• [What is required]
Copy the data below from the line containing "How far is the" up to and including the line containing "What distance does", leaving out the pictures.

• [Records]
....

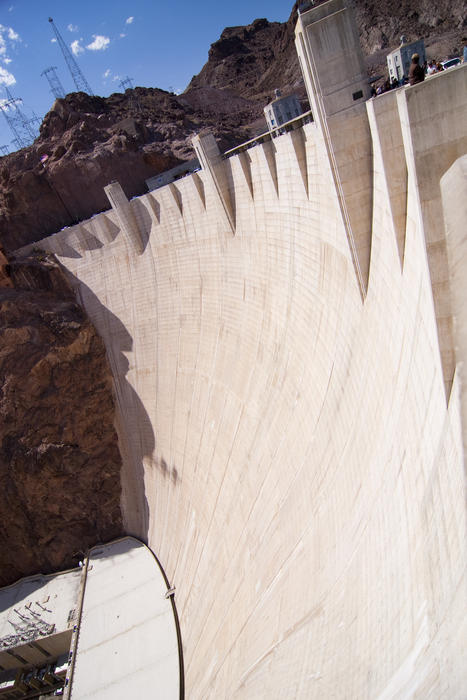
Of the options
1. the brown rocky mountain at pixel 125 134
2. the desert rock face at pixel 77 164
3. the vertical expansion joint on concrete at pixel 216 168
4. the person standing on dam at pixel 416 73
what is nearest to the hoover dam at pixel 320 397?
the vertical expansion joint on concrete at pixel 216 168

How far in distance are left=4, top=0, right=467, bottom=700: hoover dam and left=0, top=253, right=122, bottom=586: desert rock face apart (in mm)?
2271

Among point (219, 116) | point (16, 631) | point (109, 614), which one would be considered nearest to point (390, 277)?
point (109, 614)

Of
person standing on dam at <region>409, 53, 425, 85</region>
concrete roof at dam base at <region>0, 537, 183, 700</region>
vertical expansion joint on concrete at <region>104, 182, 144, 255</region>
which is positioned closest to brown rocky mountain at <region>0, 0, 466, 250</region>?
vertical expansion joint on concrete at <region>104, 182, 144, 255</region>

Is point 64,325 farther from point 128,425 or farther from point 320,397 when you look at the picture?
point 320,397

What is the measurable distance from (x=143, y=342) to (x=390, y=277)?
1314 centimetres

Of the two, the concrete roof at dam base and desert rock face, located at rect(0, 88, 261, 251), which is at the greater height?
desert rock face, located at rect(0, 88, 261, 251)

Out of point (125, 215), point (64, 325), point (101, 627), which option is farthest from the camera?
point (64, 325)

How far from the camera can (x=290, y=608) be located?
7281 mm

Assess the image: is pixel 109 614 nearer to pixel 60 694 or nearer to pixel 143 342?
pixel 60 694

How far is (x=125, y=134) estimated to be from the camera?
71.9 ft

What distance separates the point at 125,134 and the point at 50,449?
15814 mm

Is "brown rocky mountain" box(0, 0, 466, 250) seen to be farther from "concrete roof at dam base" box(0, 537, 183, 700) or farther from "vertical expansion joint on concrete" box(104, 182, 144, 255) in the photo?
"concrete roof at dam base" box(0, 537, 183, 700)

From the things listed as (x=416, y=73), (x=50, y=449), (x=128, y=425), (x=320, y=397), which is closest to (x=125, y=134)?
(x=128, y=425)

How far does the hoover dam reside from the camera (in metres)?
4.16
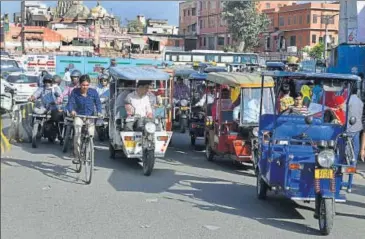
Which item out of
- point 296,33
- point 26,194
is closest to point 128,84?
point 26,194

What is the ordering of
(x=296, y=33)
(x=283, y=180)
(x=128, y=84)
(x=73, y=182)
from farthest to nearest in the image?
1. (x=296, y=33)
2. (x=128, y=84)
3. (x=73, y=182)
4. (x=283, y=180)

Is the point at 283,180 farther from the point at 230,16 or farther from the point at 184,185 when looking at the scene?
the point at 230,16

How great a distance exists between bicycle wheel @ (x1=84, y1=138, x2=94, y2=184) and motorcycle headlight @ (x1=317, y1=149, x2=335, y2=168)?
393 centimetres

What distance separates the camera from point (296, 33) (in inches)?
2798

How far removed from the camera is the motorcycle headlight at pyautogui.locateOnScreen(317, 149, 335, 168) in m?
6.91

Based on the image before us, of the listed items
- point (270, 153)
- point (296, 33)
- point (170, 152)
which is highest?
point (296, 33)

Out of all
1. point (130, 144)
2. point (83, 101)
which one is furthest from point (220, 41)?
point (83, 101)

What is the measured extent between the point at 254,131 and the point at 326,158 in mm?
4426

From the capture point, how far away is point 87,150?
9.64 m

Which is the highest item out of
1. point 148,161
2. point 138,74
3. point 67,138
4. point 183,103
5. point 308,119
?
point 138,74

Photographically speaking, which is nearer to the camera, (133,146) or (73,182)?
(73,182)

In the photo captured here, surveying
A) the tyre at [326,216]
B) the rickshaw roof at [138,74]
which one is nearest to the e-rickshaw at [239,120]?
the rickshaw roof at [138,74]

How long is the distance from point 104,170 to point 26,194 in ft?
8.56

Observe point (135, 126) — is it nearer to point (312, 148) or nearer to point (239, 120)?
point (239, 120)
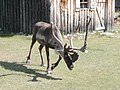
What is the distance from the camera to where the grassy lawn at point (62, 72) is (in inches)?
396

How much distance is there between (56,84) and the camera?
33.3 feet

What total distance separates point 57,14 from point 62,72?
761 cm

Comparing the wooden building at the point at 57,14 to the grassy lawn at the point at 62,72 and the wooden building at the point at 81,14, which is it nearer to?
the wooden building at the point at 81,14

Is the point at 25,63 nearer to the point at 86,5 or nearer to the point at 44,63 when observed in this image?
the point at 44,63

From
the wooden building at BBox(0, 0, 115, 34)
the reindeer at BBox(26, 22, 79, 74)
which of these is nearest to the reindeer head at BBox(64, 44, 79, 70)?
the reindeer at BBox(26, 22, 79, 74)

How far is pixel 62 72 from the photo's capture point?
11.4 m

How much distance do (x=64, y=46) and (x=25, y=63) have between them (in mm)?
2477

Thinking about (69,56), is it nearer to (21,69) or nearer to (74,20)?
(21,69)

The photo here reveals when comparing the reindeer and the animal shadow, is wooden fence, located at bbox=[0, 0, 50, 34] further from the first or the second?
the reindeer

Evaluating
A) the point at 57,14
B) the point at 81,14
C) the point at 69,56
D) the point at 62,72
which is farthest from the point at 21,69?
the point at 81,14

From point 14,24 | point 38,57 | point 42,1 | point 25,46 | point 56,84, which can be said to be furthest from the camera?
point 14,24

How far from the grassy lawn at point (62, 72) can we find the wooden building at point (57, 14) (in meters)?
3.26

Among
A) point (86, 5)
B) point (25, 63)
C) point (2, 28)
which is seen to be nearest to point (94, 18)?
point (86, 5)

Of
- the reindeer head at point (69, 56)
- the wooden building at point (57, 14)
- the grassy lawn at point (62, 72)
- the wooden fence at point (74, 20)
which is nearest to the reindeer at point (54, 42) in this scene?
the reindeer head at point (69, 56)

....

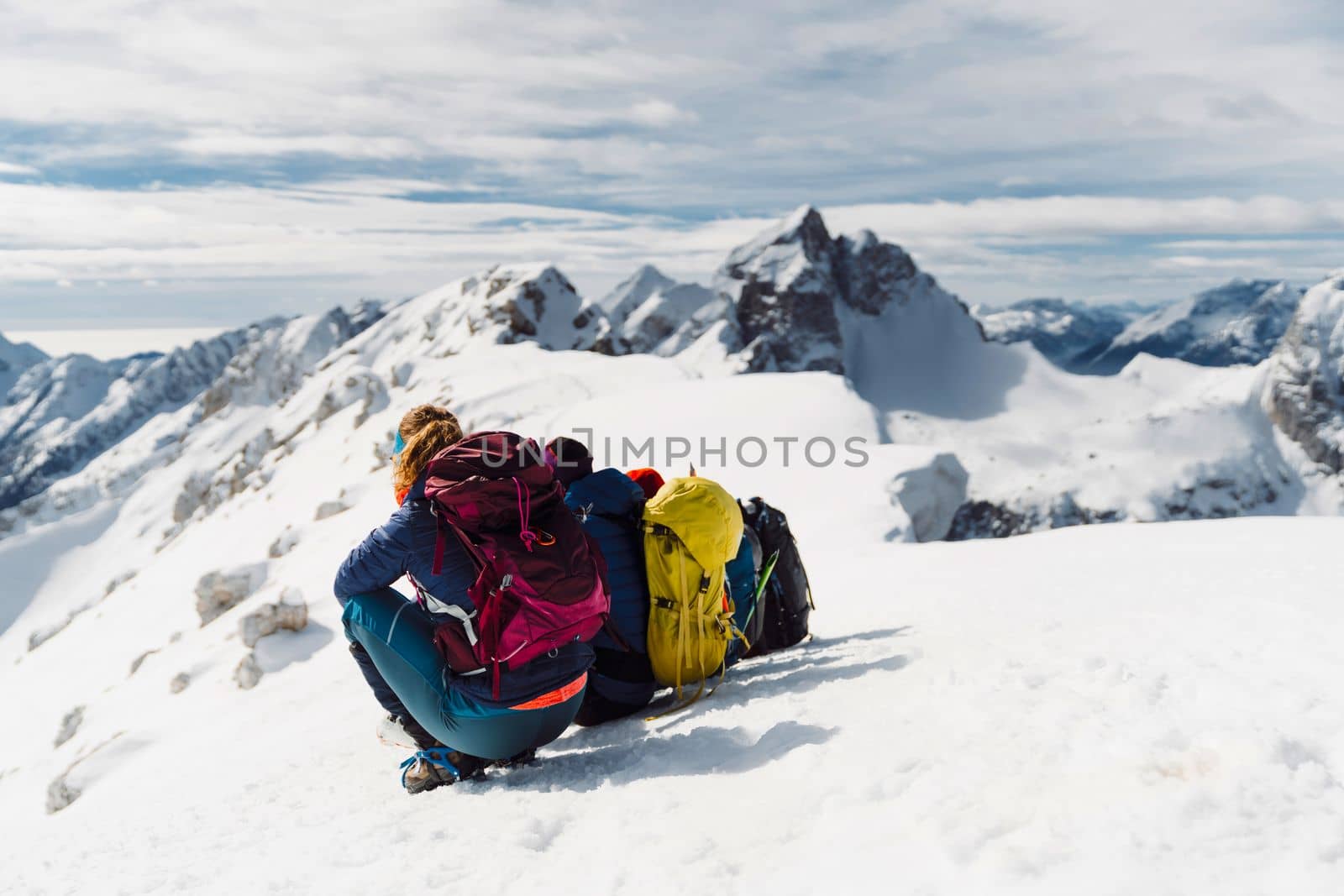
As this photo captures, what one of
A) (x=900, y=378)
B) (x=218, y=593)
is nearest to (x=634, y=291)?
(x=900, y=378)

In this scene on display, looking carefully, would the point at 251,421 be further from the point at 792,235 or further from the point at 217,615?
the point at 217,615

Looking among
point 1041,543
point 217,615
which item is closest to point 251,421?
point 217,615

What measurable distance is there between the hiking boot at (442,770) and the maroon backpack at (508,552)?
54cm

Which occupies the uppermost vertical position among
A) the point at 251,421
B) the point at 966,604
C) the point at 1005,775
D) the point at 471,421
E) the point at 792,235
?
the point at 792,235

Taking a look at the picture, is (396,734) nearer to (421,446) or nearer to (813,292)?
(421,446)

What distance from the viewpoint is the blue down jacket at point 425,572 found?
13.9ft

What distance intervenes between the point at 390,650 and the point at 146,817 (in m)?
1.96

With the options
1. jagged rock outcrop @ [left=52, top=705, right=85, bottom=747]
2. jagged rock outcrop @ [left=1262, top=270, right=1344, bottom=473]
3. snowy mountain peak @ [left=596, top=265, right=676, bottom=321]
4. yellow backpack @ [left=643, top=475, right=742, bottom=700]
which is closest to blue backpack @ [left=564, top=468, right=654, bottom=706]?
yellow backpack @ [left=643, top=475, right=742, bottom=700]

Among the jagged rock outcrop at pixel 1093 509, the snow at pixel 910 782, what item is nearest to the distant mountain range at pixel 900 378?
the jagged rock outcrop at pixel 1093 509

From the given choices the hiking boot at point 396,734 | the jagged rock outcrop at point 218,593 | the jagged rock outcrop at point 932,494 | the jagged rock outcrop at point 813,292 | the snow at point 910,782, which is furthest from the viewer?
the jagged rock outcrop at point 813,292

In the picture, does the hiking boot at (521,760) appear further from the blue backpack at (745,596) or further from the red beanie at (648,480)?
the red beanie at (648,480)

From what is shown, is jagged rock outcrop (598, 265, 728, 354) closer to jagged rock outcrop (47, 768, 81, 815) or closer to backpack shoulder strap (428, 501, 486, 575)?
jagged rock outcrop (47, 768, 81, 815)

....

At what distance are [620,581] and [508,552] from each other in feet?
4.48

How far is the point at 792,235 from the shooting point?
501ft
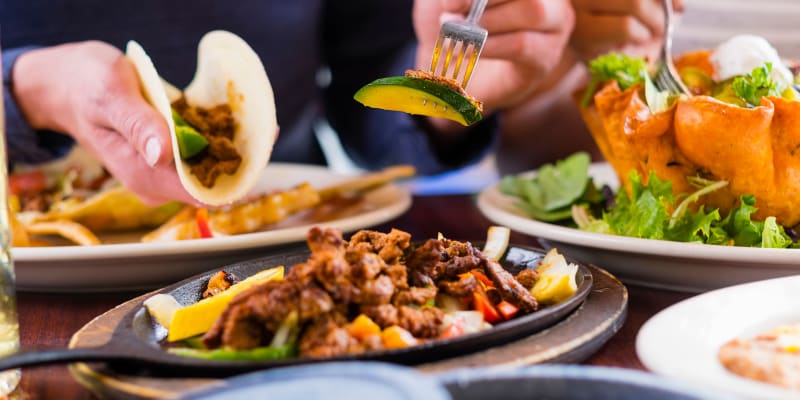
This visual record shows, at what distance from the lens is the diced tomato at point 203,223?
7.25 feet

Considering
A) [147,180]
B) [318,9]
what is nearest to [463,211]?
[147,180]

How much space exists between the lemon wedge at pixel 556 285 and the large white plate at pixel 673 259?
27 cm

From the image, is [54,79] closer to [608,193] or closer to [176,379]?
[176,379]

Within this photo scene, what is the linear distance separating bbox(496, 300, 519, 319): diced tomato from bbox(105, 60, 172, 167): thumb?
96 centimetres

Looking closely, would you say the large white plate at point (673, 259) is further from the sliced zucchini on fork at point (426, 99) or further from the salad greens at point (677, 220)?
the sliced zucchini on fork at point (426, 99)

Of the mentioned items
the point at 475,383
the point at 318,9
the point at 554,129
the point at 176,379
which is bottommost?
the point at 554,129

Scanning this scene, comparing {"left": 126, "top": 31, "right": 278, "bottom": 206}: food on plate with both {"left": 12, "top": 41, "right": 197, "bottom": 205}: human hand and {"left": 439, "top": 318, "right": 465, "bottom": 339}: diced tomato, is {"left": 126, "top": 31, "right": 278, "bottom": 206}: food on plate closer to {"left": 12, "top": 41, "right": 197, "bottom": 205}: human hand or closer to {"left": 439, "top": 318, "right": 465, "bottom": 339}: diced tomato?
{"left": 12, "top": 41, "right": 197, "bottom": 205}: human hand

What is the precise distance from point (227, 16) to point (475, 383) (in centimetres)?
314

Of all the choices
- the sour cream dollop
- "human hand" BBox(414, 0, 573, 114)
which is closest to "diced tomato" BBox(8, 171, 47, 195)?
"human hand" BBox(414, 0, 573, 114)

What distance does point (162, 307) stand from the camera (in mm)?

....

• [Answer]
How far is the point at 792,235 from the shooting point?
501ft
This visual record shows, at what distance from the lens is the diced tomato at point 203,223?
7.25 feet

Considering
A) [147,180]
B) [318,9]
what is nearest to [463,211]?
[147,180]

How much space exists between the lemon wedge at pixel 556 285 and the large white plate at pixel 673 259?
27 cm

From the image, is [54,79] closer to [608,193] or closer to [176,379]?
[176,379]

Within this photo scene, what is the linear distance separating bbox(496, 300, 519, 319): diced tomato from bbox(105, 60, 172, 167): thumb?
96 centimetres

Looking closely, would you say the large white plate at point (673, 259) is further from the sliced zucchini on fork at point (426, 99) or further from the salad greens at point (677, 220)?
the sliced zucchini on fork at point (426, 99)

Of the mentioned items
the point at 475,383
the point at 318,9
the point at 554,129
the point at 176,379
which is bottommost?
the point at 554,129

Scanning this scene, comparing {"left": 126, "top": 31, "right": 278, "bottom": 206}: food on plate with both {"left": 12, "top": 41, "right": 197, "bottom": 205}: human hand and {"left": 439, "top": 318, "right": 465, "bottom": 339}: diced tomato, is {"left": 126, "top": 31, "right": 278, "bottom": 206}: food on plate closer to {"left": 12, "top": 41, "right": 197, "bottom": 205}: human hand or closer to {"left": 439, "top": 318, "right": 465, "bottom": 339}: diced tomato?
{"left": 12, "top": 41, "right": 197, "bottom": 205}: human hand

What is the precise distance from point (227, 16) to point (475, 383) (in centimetres)?
314

Of all the choices
- the sour cream dollop
- "human hand" BBox(414, 0, 573, 114)
which is closest to "diced tomato" BBox(8, 171, 47, 195)?
"human hand" BBox(414, 0, 573, 114)

What distance does point (162, 307) stand from the camera (in mm)?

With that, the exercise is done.